I am posting in the hope that I might be able to pick up some tips. I am a first time mum with a beautiful baby girl who is 10 weeks old and being FF.

Baby sleeps well at night - goes to bed between 6.30pm/7.30pm, is fed at 11.15ish and for the last week has slept through until 6.30/7.00am. She is doing amazingly well.

At night she sleeps in our room in a tutti bambini thing and has a sleephead and my hummy bear for the white noise.

In the last 3-4 weeks she has learnt to self settle - she found her hands and is able to settle herself to sleep mostly. She is put down in her cot drowsy but awake and relaxed and usually is able to nod off herself. She is great and I realise that we are very lucky.

Her daytime naps are not quite so good - as she can't seem to sleep much longer than 35/40 minutes each nap.
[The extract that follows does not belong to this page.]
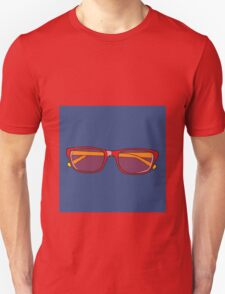 Pop Art Glasses Unisex T-Shirt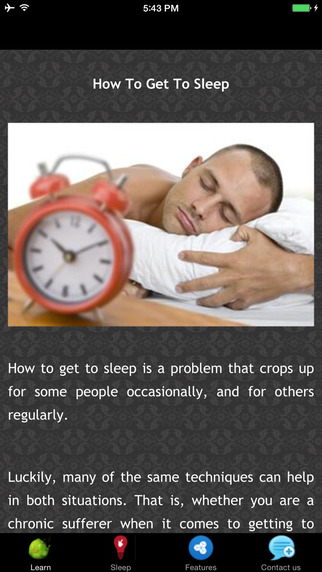 How To Get To Sleep - Ultimate Guide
Sometimes she wakes up happy, other times she is crying but can't get back to sleep and my attempts to resettle her don't help.

During the day, I try to observe her tired cues and put her up to her cot before she gets too tired. She lies in her cot, usually eating her hands and is quite happy. She eventually settles herself and falls asleep - it can take anything from 5 - 25 minutes but then she wakes up after 35/40 minutes. Her daytime sleep environment is replicated - ie she has the same sleepyhead and hummy bear but she is in her own room - I had the same issue when she was in our room.

Based on her night time sleep and ability to sleep at bedtime I know she can resettle herself at night when she wakes up and inbetween the sleep cycles but she doesn't appear to be able to do this during the day and wakes after such a short space of time.

She is then tired again quite quickly and back in her cot - it seems like she spends all of her time upstairs, on her own - getting herself to sleep, sleeping for 35/40 minutes before the cycle starts again. She can lie there for ages trying to get herself to sleep and I feel bad she is up there on her own. However if I keep her downstairs she gets more tired, cries and gets miserable.

Can anyone help me try to extend babies day time naps a bit more than 35/40 minutes so she gets more rested sleep periods?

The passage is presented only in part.